Nice est proche de Cinecitta. Dès 1961, Lulu rejoint Rome et commet trois péplums. Gainsbarre déjà perce sous Gainsbourg. Munzio Malasomma, un sous-sous-Sergio Leone, mêle Lulu à «La Révolte des esclaves». Il y côtoie Rhonda Fleming, en fin de carrière après avoir irradié plein de westerns bonnards. Le dodu Dario Moreno y revêt une douteuse toge et Lulu exhibe des cuisses étiques.
En 1962, Serge Gainsbourg double la mise avec Gianfranco Parolini, méconnu réalisateur de péplums: «Hercule se déchaîne» et «Samson contre Hercule». Ce sont ses plus beaux rôles dans lesquels il excelle dans la fourberie, le cynisme et l’humour visqueux. Son seul œil torve a raison des biceps prétentieux de Brad Harris, l’ancêtre de Schwarzie.

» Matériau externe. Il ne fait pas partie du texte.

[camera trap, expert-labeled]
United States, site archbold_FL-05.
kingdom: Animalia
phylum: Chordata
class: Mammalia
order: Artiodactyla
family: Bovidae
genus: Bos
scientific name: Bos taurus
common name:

Dans «La Révolte des esclaves», Lulu atteint des sommets quand, en Romain bling-bling, il savoure le spectacle des chrétiens malmenés dans les arènes. Jusqu’en 1966, il aligne de gros nanars dans lesquels il croise OSS117, Jean Seberg, Yul Brynner et Curd Jürgens.

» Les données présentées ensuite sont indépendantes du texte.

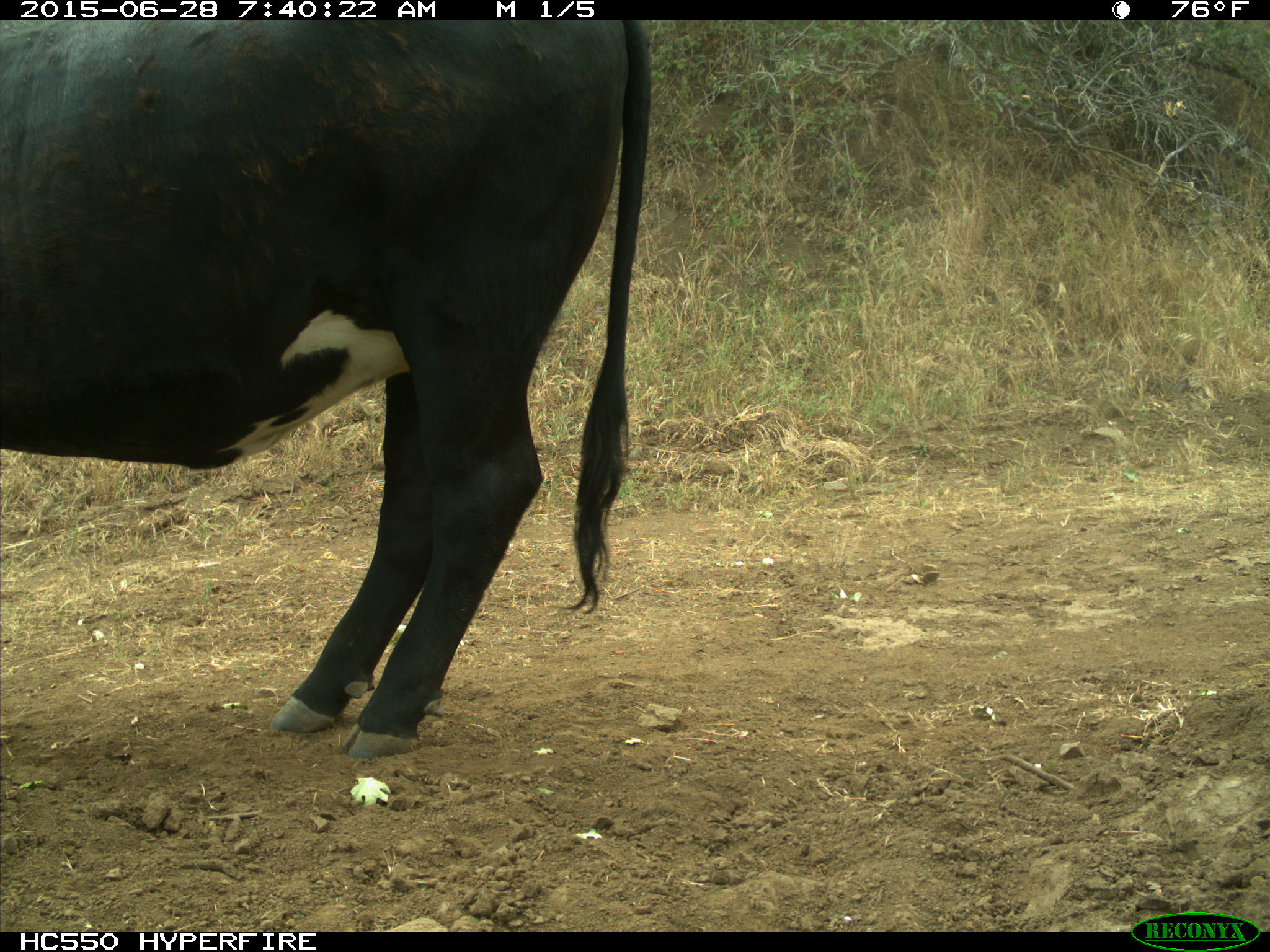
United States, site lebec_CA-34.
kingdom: Animalia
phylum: Chordata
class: Mammalia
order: Artiodactyla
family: Bovidae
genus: Bos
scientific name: Bos taurus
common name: domestic cow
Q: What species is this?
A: Bos taurus (domestic cow).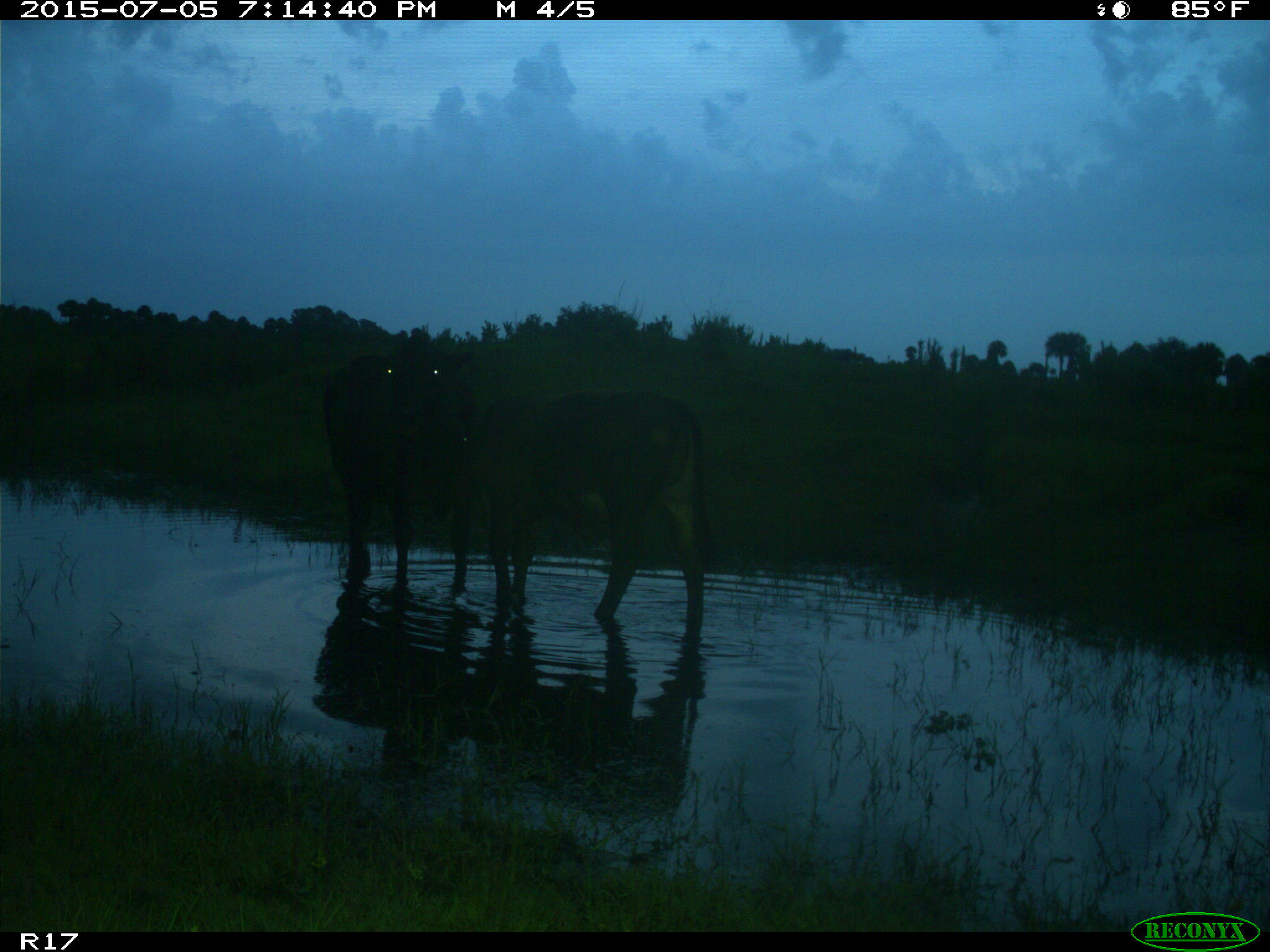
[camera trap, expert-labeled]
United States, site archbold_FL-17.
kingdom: Animalia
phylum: Chordata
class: Mammalia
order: Artiodactyla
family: Bovidae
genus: Bos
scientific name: Bos taurus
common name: domestic cow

«L’inconnue de Hong-Kong» (1963) est un bijou de toc mais Dalida y est son impressionnante partenaire. Ce n’est pas le cas de «Strip-tease» du même Jacques Poitrenaud où Lulu doit se contenter de la future madame Michel Drucker (Dany Saval) et du lunaire Darry Cowl.

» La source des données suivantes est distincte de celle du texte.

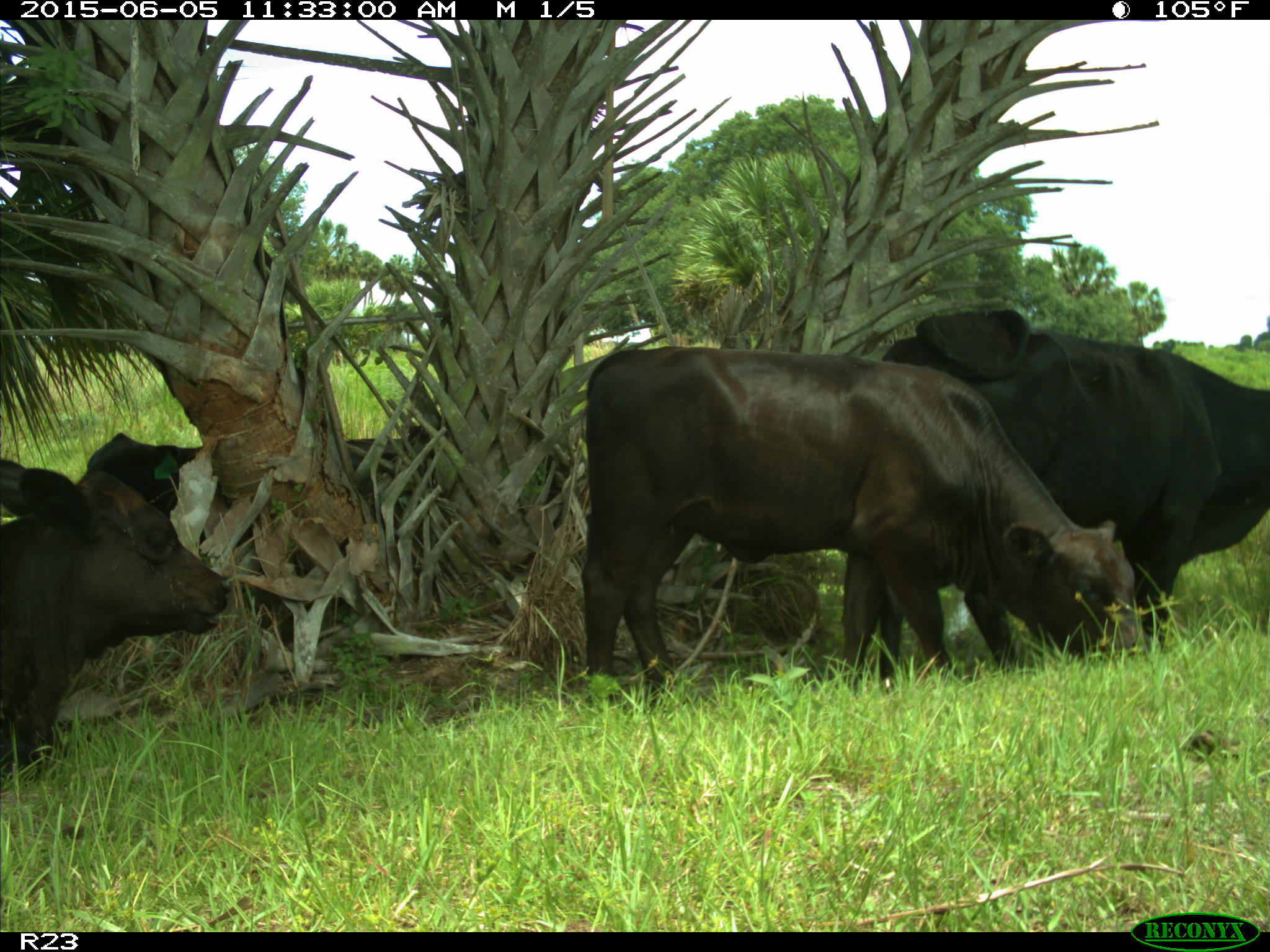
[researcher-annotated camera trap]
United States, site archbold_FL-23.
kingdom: Animalia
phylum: Chordata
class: Mammalia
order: Artiodactyla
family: Bovidae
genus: Bos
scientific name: Bos taurus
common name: domestic cow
Bos taurus (domestic cow).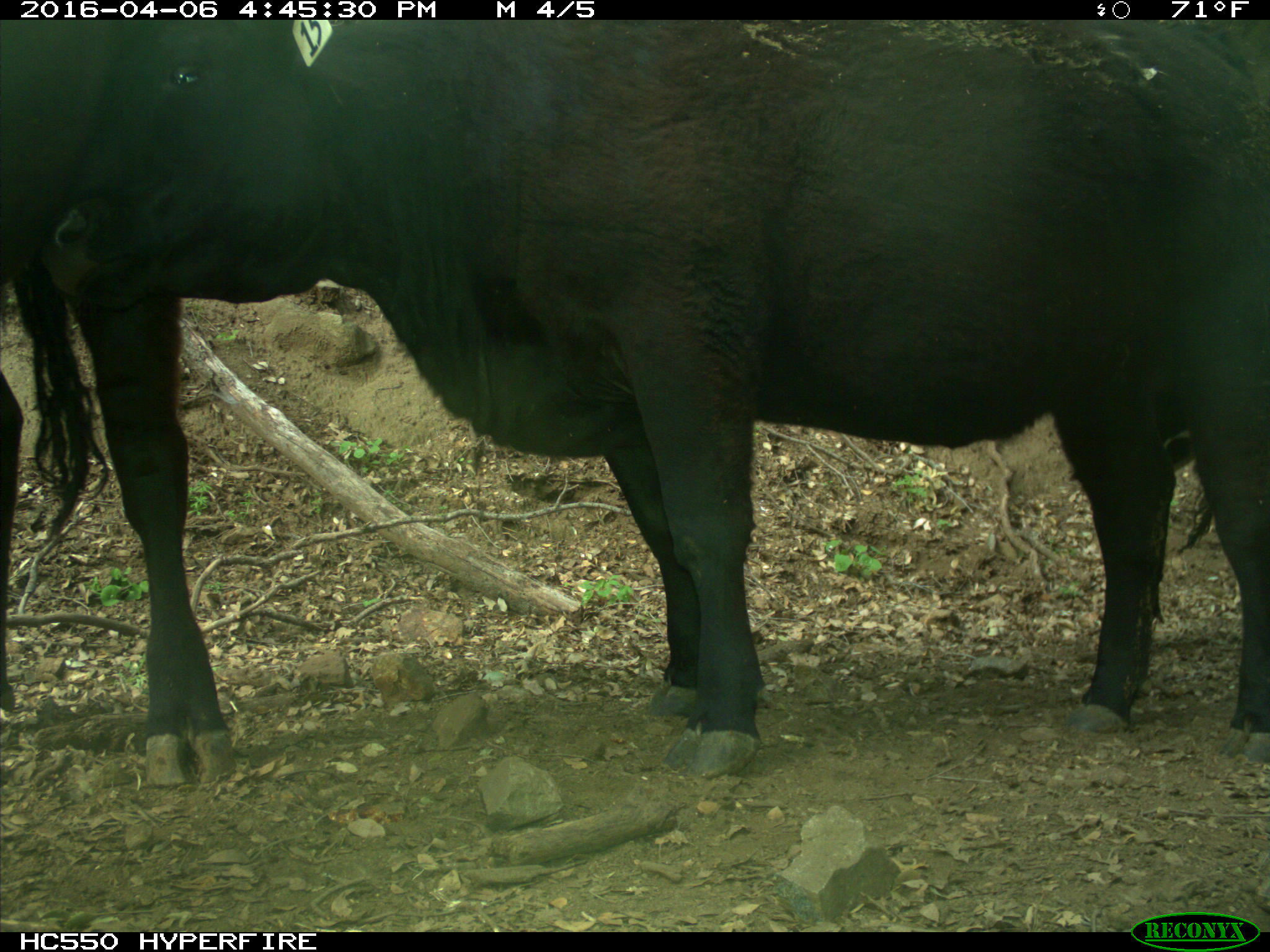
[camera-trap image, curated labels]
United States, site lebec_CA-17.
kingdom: Animalia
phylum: Chordata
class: Mammalia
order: Artiodactyla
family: Bovidae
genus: Bos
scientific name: Bos taurus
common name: domestic cow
Bos taurus (domestic cow).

Tout change en 1967, l’année d’«Anna», l’immortel téléfilm de Pierre Koralnik, Lulu fait tout, la musique, les paroles et plein de miracles avec Anna Karina, Jean-Claude Brialy et Marianne Faithful. On y est enfin, sous le soleil exactement! La filmo de Lulu change de braquet. Jane Birkin apparaît. Alleluia!